人間のクズ!

敵は自分の中にいる。ちょっとだけ抗ってみたくなった、ぽ子55歳。

スマホ紛失

「ハイハイハイハイ、スマホ充電しとくよ~。」

最近休日の朝は、ダンナがこのようにして私のスマホを回収していくようになった。

出かけようと思うと充電がピンチになっていることが多いので、早起きのダンナが回収して充電してくれるようになったのだ。毎週末二日酔いの身としては、大変助かっている。

「う・・・。たぶんその辺に・・・。」

毎週末、二日酔いだ。ギリギリ残った気力で、スマホのありかを思い出そうと試みる。

たいがい、ベッド周りだ。寝る前にFBやらインターネットやら。

「ないよ~。」

う・・・。ないとな。前夜はスマホいじる余力すら残ってなかったのか。どうりで凄まじい二日酔い。

仕方なく体を起こしてバッグの中を捜す。

「・・・ない。」

「ない!?」

私は再びベッドにもぐり込んだが、「ちょっとちょっと!!ないなら回線止めなきゃ!!早く早く!!」

「え・・・、今??」

「いまッ!!」メンド臭いなぁ・・・。

しぶしぶリビングに下りて行き、顔だけ洗ってauに電話。まずは位置検索サービスだ。こんな時のために、スマホの設定は済ませてある。

お客様の電話番号。

契約者の名前。

暗証番号。

少々お待ちください。

2、3分かかるという。いつ戻ってくるかわからないので、受話器を耳に当てたまま、ボケーッと保留音を聞いていた。メンデルスゾーン、春の歌。

1分ほど経った頃か。

突然ピーッという電子音が、私のバッグの中から聞こえてきた。

・・・・・・このタイミングでこのような音がこのような場所から。

もうエンディングは見えてしまった。ダンナの蔑むような薄笑い。

バッグの中をもう一度、下からひっくり返すようにまさぐってみる。

「てへへ、見つかっちゃったよEE:AEAC5」とでもいうように、一番下からその探し物は姿を現した。
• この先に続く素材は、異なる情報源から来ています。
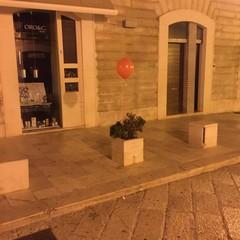 Palloncini rossi a Trani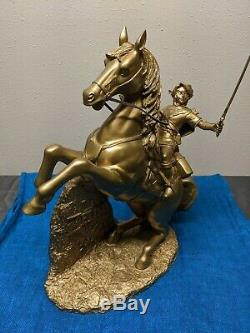 Club Nintendo Legend of Zelda Twilight Princess Link on Epona Gold Statue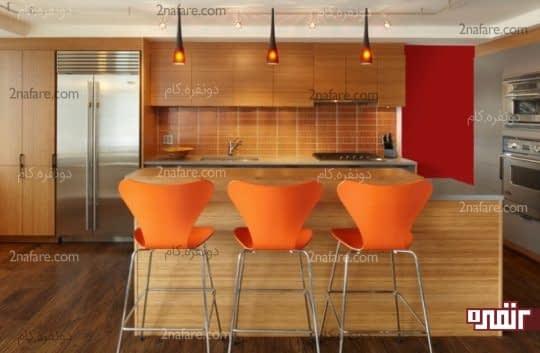 صندلی های نارنجی در آشپزخانه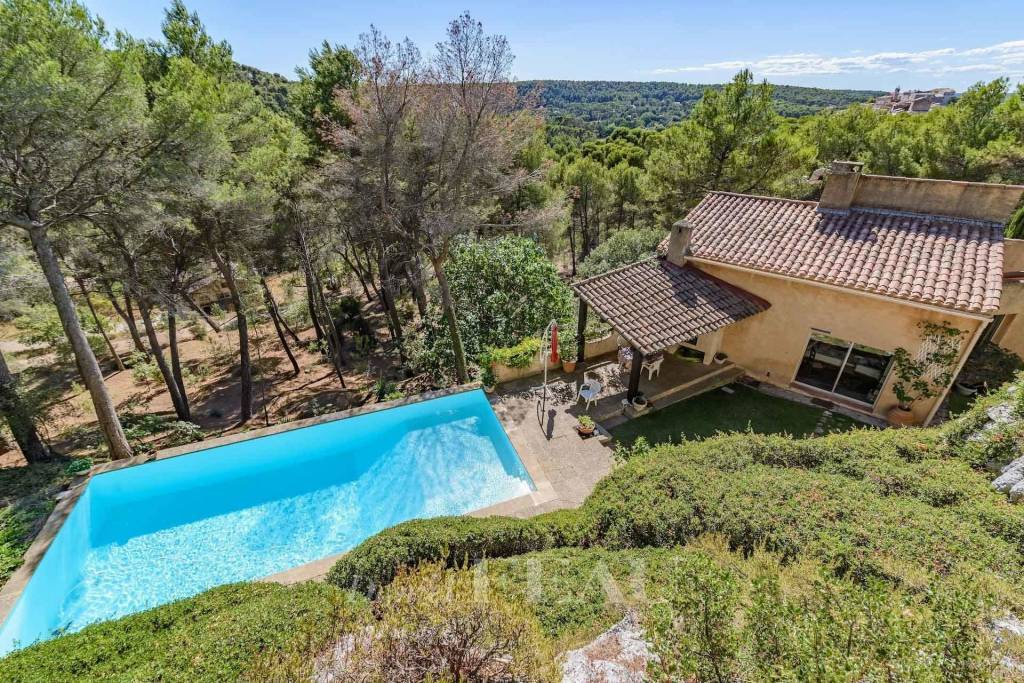 Aix en Provence – An architect-designed property in a beautiful setting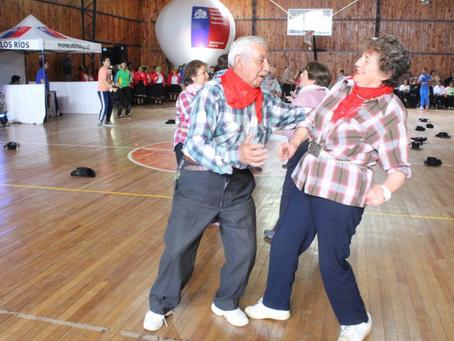 Beneficios del baile para la gente mayor.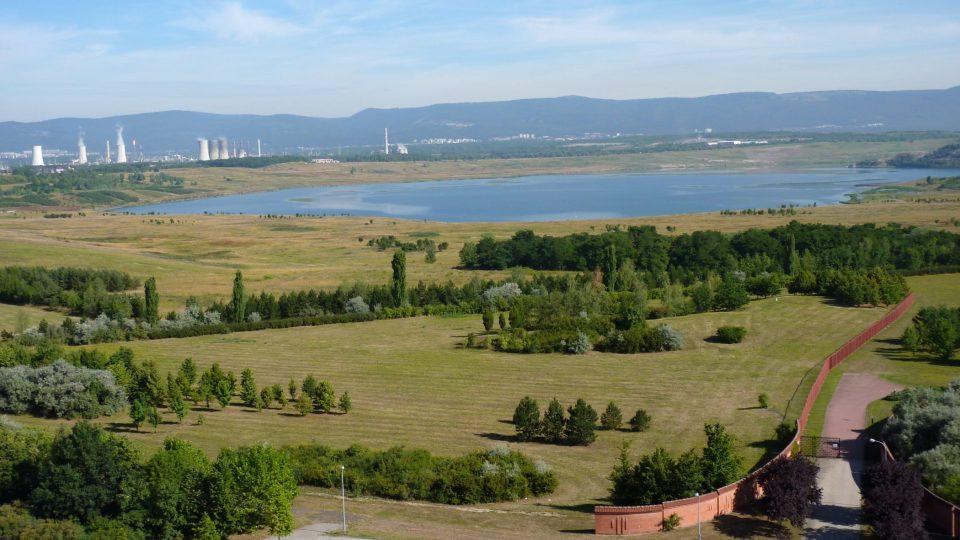 Z věže přesunutého chrámu je dobrý výhled na jezero Most, napuštěné na místech, kde kdysi stálo původní historické město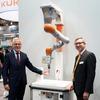 Neuer Ultraschallsensor macht Roboter sicher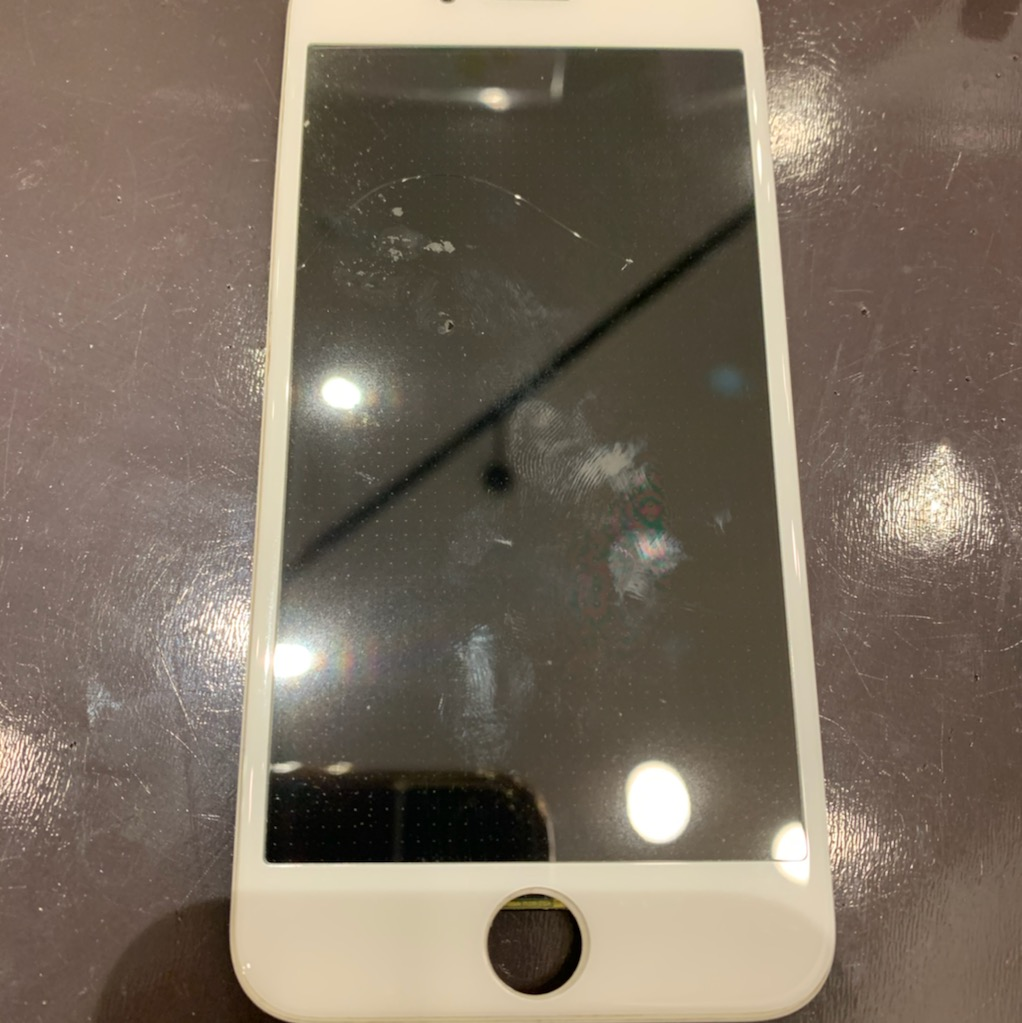 【iPhone修理尼崎】割れナシのタッチ反応なしは画面修理だけでで99.9%改善!!最短約30分でデータそのままでお修理完了!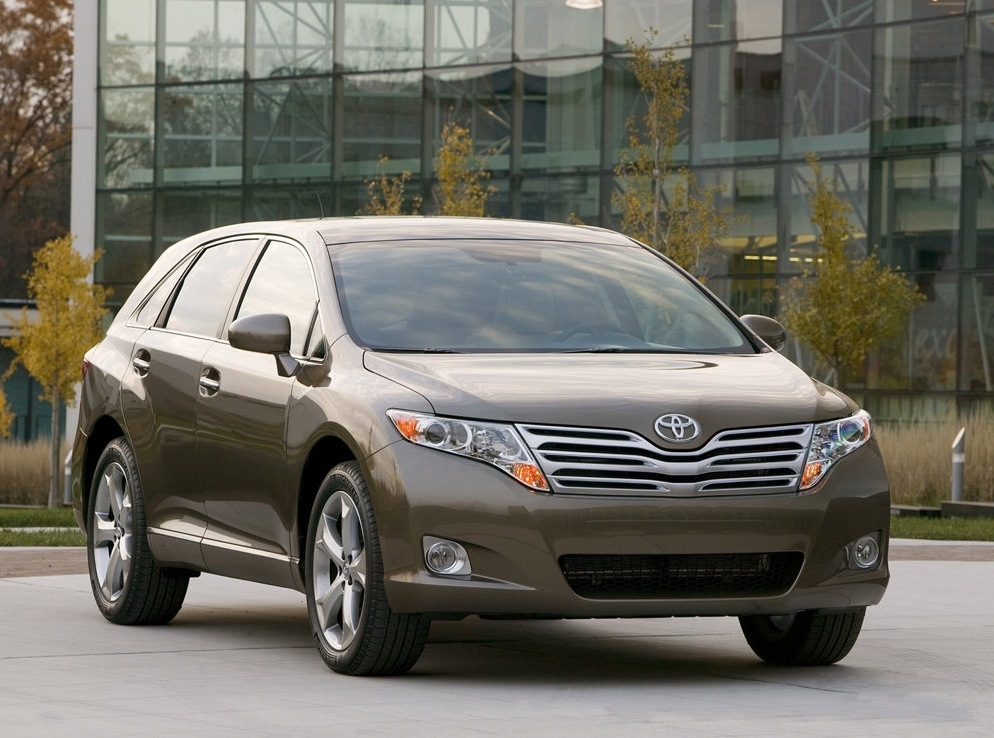 Снимки: Toyota Venza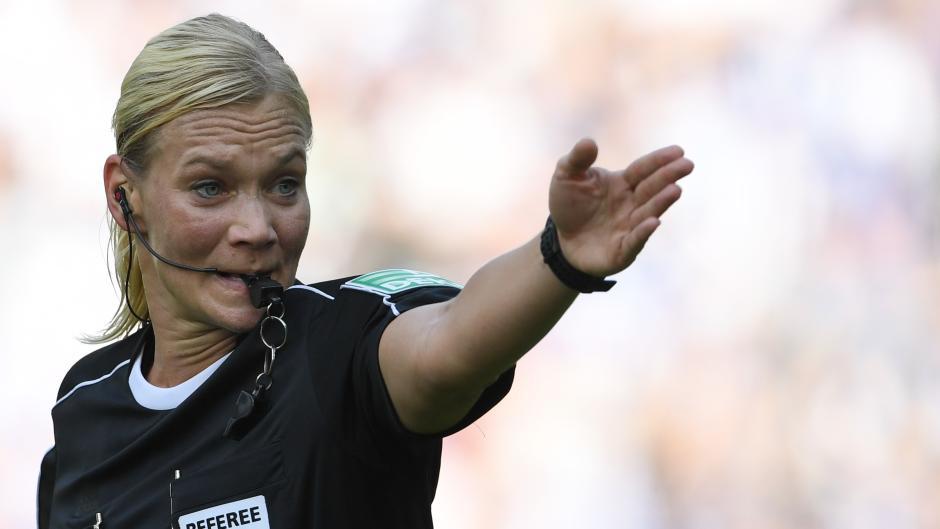 Schiedsrichterin Steinhaus: Spielern ist egal, ob ein Mann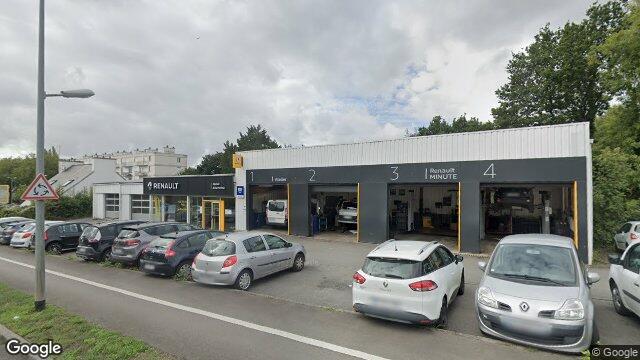 Garage de la penfeld brest for Garage brest location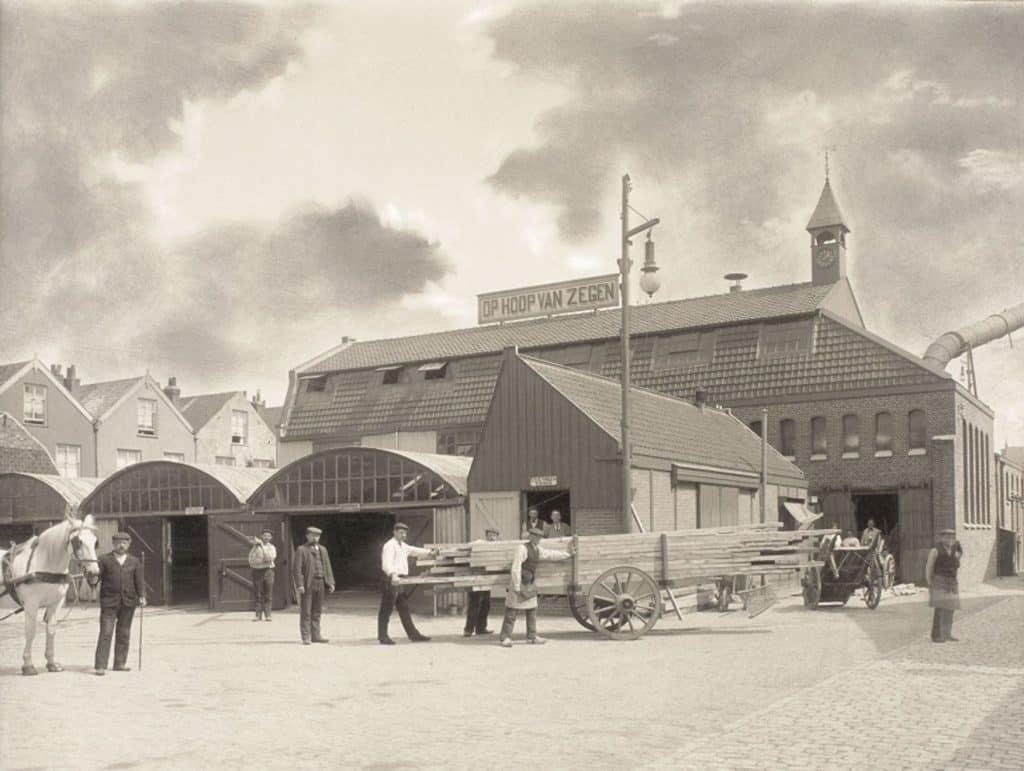 Dekker Hout aan de Houtzagerssingel, rond 1910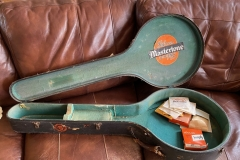9775-10_gibson_banjo_rb-1_case_candy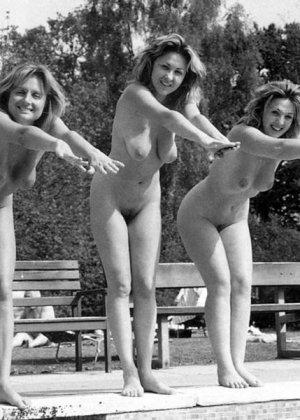 Фото сессии разных красивых девушек в ретро-стиле: повсюду красивые сиськи и сексуальные фигуры - фото 7
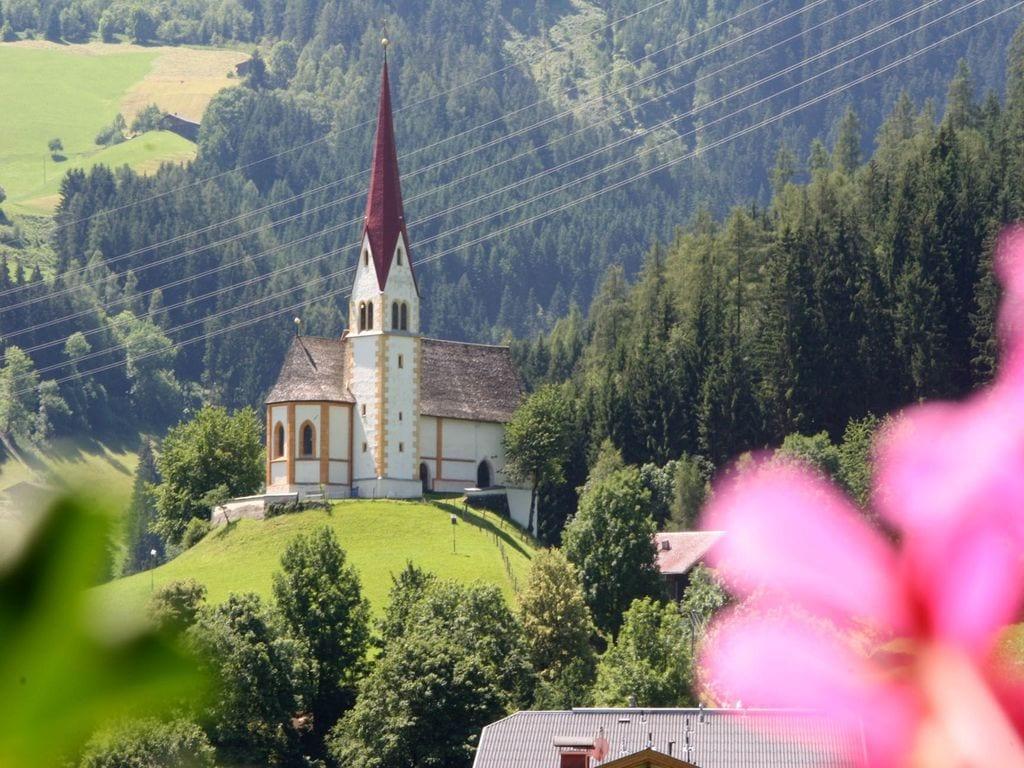 Ferienwohnung Schöne, neu erbaute und zentrumsnahe Ferienwohnung (300404), Hochfügen, Zillertal, Tirol, Österreich, Bild 23
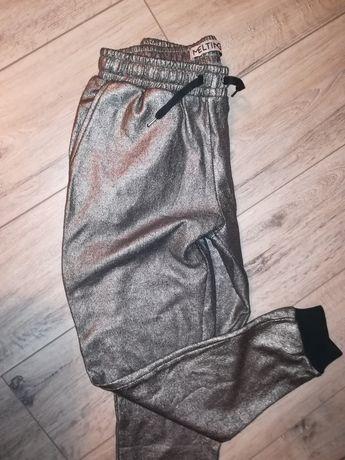 Спортивні брюки стилтні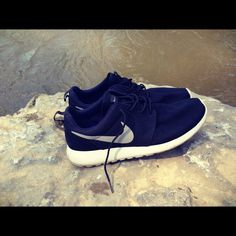 Nike Roshe Run #nike #sneakers Best Sneakers, Nike Sneakers, Business Outfits, Business Clothes, Tennis Funny, Nike Roshe Run, Nike Free Runs, Mens Sale, Sports Shoes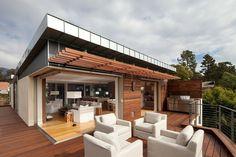 Attraktives Eko Haus mit traumhaftem Blick über den Pazifischen Ozean - http://wohnideenn.de/architektur/06/attraktives-eko-haus-pazifisch-ozean.html  #Architektur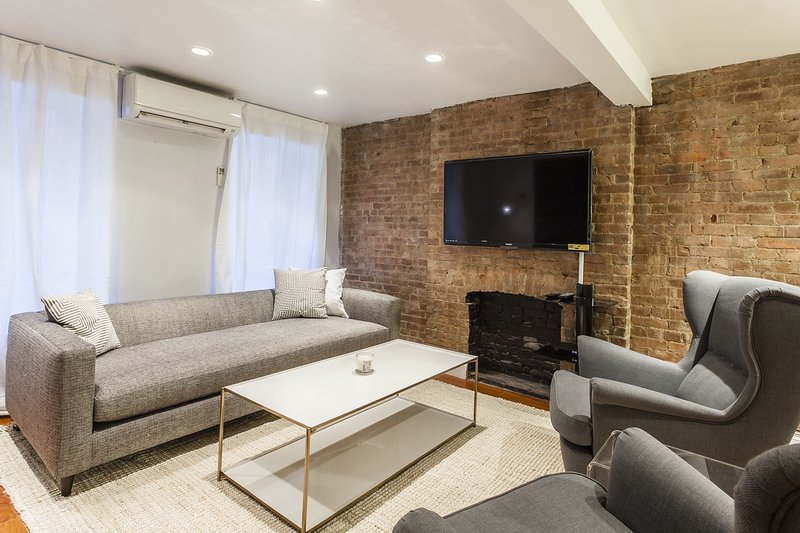 1 bedroom with Yard Space in Midtown East sleeps 6 - Image 1 - New York City - rentals
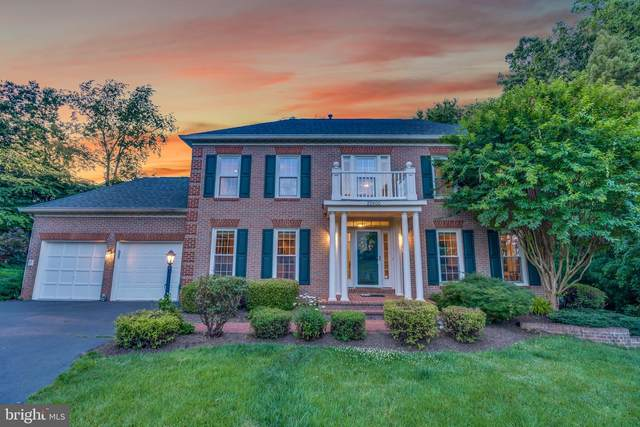 20600 Belwood Court, STERLING, VA 20165 (#VALO2001126) :: Charis Realty Group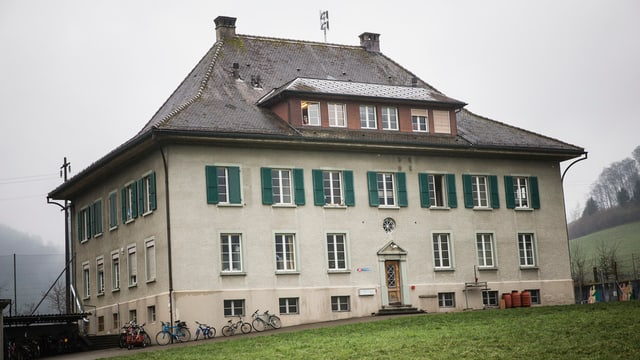 Das Schulhaus in Schafhausen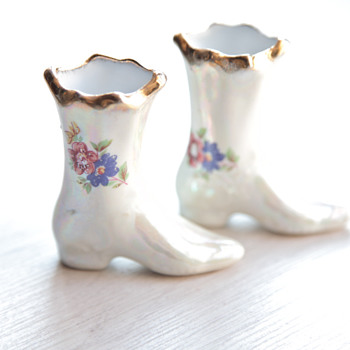 Cute porcelain boots - Art Pottery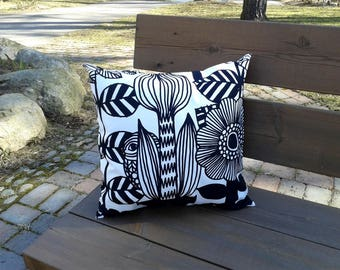 Modern black and white pillow cover from Marimekko fabric Lintukoto, throw pillow cushion cover, Scandinavian design, graphic accent pillow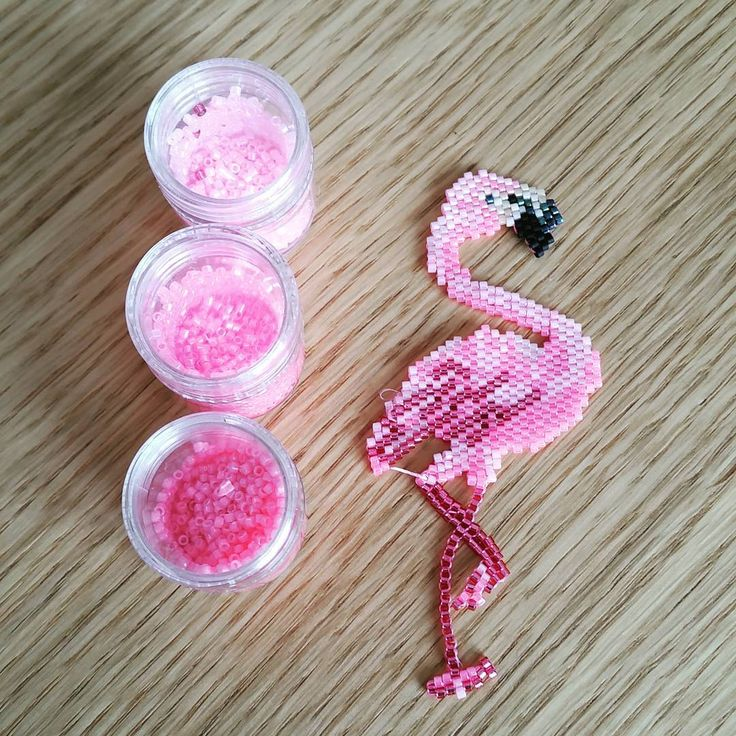 #tadam...terminé..loin d'être parfait. ..mais quand même contente de moi...#rose #flamingo #mapremieregrille #perleaddict #perlesmiyuki #jenfiledesperlesetjassume perles de chez #lapetiteepicerie et #matièrespremières et merci encore à @rose_moustache  et @monpetitbazar pour leurs conseils et inspirations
参ったね、auのコールセンターでは今、あなたを探し出そうとしているわよ。

やがて電話に戻ったスタッフは、「結果が出ました。」と言って、馴染みのある住所をゆっくりと発声した。

ハイハイ、もう言わんでもわかっちょるばい。しかし厳密には番地がほんの少しだけ違っていたが。

最後に「見つからなかった場合の機種変更」についての無駄な説明までキッチリ聞いて、「家の中にありそうなので、もう一度探してみます。」と電話を切ったのだった。

これが4日前の話だ。

そしてまさかその3日後に、同じ電話をする羽目になるとは。